As more organizations embed AI into their IT operations, many have become aware of a fundamental limitation to some AIOps approaches. This limitation concerns the use of correlation-based Machine Learning models over causal correlation analysis models.
This distinction may not be well understood but is important for teams looking to get the most benefit out of AIOps.
Correlation versus causation
Correlation-based Machine Learning algorithms are traditionally built on the assumption that the future will look a lot like the past.
Applications and servers produce logs, metrics, traces and other telemetry data. This is fed into a Machine Learning algorithm, which parses the data and suggests potential root causes for the problem based on previous observations that exhibited similar disruptive conditions or behaviours. While alerting teams to errors, a human must then investigate what caused those errors in the first place.
This approach can work well in a largely static environment, but these are becoming the exception rather than the rule.
Most environments today are cloud-based, constantly scaling up or down as business needs change, or spinning up and tearing down resources to truly only pay for what they need.
This kind of dynamism does not lend itself to a correlation-based approach, because the algorithm is unable to produce accurate and actionable results fast enough.
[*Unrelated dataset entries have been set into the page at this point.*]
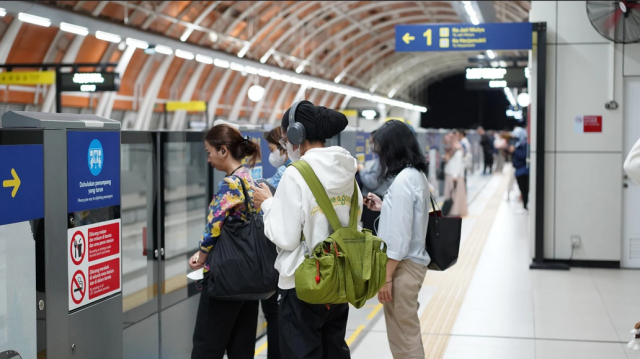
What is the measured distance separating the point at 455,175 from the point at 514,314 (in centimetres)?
781

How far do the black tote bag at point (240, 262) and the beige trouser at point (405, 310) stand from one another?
2.46 feet

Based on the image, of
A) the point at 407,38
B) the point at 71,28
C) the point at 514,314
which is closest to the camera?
the point at 514,314

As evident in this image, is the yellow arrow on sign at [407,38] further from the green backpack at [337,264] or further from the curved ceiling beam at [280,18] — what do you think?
the curved ceiling beam at [280,18]

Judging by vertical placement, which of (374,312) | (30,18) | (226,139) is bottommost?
(374,312)

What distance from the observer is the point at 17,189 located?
277 cm

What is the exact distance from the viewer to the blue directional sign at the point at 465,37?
879cm

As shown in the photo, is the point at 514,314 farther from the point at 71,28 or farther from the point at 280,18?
the point at 280,18

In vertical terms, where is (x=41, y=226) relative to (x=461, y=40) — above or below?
below

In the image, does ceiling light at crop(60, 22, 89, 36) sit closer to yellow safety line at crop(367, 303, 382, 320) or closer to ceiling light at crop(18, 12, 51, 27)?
ceiling light at crop(18, 12, 51, 27)

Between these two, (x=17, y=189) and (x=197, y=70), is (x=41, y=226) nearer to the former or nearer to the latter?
(x=17, y=189)

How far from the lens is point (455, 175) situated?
14.4 meters

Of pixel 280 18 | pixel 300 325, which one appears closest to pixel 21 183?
pixel 300 325

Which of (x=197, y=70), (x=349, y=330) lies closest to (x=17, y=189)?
(x=349, y=330)

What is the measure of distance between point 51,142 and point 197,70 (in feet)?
85.6
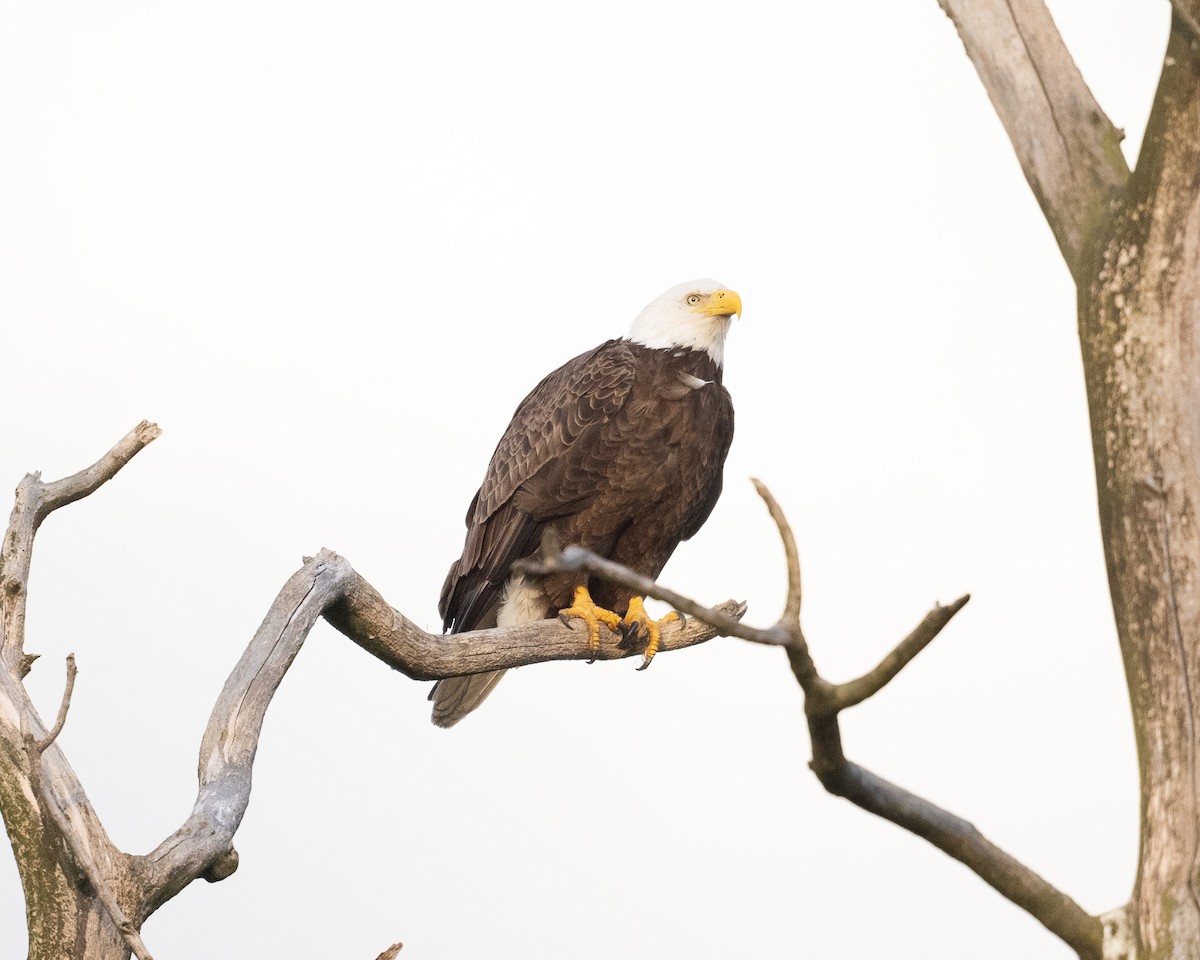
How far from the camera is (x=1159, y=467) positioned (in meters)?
2.62

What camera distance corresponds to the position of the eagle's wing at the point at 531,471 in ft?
15.2

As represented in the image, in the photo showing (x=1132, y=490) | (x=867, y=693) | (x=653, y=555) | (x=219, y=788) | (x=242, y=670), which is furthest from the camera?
(x=653, y=555)

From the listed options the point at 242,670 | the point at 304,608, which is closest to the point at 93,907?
the point at 242,670

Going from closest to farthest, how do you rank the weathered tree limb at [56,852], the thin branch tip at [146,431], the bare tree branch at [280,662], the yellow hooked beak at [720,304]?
→ the weathered tree limb at [56,852] < the bare tree branch at [280,662] < the thin branch tip at [146,431] < the yellow hooked beak at [720,304]

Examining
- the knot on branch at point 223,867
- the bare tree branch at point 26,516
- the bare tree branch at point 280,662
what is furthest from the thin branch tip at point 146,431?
the knot on branch at point 223,867

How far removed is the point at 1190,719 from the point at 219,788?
6.60 ft

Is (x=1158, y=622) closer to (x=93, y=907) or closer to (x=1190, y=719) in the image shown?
(x=1190, y=719)

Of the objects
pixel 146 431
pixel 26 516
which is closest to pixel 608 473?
pixel 146 431

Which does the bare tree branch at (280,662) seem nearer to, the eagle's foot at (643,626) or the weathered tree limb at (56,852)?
the weathered tree limb at (56,852)

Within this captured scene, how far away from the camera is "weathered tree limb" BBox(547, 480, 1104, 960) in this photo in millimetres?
2172

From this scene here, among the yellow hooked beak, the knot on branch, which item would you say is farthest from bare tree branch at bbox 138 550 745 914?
the yellow hooked beak

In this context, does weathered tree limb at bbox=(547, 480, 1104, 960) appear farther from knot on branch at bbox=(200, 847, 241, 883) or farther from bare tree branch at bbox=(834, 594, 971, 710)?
knot on branch at bbox=(200, 847, 241, 883)

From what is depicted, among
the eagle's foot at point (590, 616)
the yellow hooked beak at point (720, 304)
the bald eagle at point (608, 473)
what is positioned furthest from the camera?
the yellow hooked beak at point (720, 304)

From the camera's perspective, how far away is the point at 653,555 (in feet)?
15.7
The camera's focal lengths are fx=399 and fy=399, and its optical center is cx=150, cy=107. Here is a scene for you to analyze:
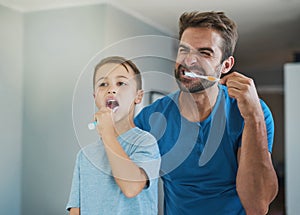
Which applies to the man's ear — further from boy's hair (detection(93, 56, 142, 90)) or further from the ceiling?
the ceiling

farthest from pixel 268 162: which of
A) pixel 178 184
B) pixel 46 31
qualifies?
pixel 46 31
Additionally, every change requires the correlation-based Machine Learning model to relearn how the environment works.
An inability to handle novel situations is a significant liability; the Machine Learning model, in this instance, becomes less of an augmentation and force multiplier and more of a burden on the teams it is meant to be assisting.
The alternative approach to consider is one that uses causal-based correlation, an approach that can be simplified as ‘causal AI’.
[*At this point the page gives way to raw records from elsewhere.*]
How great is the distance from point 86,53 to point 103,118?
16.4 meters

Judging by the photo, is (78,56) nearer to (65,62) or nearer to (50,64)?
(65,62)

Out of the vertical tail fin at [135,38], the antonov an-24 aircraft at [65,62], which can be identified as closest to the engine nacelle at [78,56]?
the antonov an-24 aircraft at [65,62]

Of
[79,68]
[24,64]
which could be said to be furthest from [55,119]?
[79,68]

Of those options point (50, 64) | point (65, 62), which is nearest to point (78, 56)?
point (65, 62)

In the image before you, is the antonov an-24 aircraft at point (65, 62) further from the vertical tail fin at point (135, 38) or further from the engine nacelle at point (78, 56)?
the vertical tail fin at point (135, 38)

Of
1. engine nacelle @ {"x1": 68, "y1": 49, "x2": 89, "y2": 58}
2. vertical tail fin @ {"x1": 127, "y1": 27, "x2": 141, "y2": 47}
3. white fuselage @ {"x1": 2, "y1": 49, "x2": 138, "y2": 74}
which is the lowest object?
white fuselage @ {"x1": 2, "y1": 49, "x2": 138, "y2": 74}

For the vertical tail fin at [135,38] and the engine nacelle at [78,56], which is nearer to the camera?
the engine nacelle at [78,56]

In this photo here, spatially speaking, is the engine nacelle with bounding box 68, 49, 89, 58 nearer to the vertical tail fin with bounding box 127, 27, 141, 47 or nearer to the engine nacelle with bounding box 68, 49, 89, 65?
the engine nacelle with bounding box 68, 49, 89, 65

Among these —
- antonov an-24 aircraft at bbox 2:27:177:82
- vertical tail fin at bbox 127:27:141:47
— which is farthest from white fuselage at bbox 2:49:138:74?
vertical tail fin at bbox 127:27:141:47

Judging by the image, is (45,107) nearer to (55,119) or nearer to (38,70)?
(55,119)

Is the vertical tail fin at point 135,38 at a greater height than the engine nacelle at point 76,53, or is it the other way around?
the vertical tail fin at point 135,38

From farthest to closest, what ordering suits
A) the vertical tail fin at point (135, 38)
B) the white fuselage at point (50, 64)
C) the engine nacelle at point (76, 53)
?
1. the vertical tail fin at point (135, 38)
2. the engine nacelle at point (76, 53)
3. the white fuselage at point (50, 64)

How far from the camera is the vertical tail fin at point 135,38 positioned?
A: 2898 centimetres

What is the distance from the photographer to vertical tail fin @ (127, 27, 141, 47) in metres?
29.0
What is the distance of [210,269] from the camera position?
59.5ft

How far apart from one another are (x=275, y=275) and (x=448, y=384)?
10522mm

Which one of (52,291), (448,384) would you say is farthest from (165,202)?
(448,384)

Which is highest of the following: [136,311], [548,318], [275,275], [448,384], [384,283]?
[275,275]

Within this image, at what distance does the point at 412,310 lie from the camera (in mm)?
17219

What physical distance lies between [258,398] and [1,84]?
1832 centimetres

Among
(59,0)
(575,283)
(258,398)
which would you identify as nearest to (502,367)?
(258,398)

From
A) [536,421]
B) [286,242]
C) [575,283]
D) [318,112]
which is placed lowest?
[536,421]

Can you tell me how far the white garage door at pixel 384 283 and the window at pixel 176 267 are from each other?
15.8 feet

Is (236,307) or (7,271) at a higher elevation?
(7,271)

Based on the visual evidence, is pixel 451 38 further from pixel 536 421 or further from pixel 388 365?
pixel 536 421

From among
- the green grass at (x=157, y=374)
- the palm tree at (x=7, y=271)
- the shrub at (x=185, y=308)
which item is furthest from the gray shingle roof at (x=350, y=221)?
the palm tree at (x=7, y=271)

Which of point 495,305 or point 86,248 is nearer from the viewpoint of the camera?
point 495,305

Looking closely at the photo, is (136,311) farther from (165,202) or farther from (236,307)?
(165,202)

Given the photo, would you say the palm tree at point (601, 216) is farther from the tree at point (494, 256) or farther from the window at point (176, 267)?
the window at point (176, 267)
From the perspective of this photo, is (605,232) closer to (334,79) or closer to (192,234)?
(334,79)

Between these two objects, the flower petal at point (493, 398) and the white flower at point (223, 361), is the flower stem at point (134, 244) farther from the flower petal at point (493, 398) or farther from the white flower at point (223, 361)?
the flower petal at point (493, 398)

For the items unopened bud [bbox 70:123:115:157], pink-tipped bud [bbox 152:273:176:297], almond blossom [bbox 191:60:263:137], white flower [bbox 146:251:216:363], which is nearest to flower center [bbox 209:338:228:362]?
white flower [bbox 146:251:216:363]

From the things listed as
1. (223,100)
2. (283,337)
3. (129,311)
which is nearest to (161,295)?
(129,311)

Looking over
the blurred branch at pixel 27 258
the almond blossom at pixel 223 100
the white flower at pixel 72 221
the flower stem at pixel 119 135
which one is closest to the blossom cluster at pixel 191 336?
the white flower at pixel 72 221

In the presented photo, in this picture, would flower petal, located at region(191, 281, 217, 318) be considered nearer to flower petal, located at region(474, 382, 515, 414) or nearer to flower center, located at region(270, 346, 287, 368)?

Causal AI is considered a better fit for highly dynamic environments. It is able to continuously monitor the entire system and application elements and maps everything in real-time, including relationships. With this real-time and comprehensive knowledge, causal AI can determine the exact issue, where to find it and how to fix it. This eliminates complexity for operations teams and drives faster mean-time-to-resolution (MTTR).
How Causal AI produces better results
Causal AI derives its advantages in part due to the fault tree approach it takes. This is best illustrated with an example.
Consider an application that is performing slowly in receiving search requests. A fault analysis using a causal AI model would begin by first looking at the starting node of the tree (the application) before digging into the application’s dependencies, which could include third-party API calls or use of external code libraries. The process continues down the ‘tree’, testing each branch and twig for anomalies until the system identifies the root cause of the problem.
This approach separates causal AI from purely correlation-based models. It moves beyond statistical convergence and beneath surface-level correlation between variables.
It instead produces a deeper and near real-time understanding of the true cause-and-effect relationships in the data. That means more precise answers for IT Ops teams and an ability to rapidly trace problems back to their root causes.
It should also lead to more continuous improvements to the environment; first, because causal AI models help teams better understand how to reconfigure and avoid similar disruptions in the future; and second, by its ability to model and simulate futures that aren’t mapped out by past events.
Using virtual experiments, causal AI can answer conceptual and counterfactual questions to model a wide range of potential outcomes. This form of predictive analytics enables organizations to anticipate situations and prepare contingencies.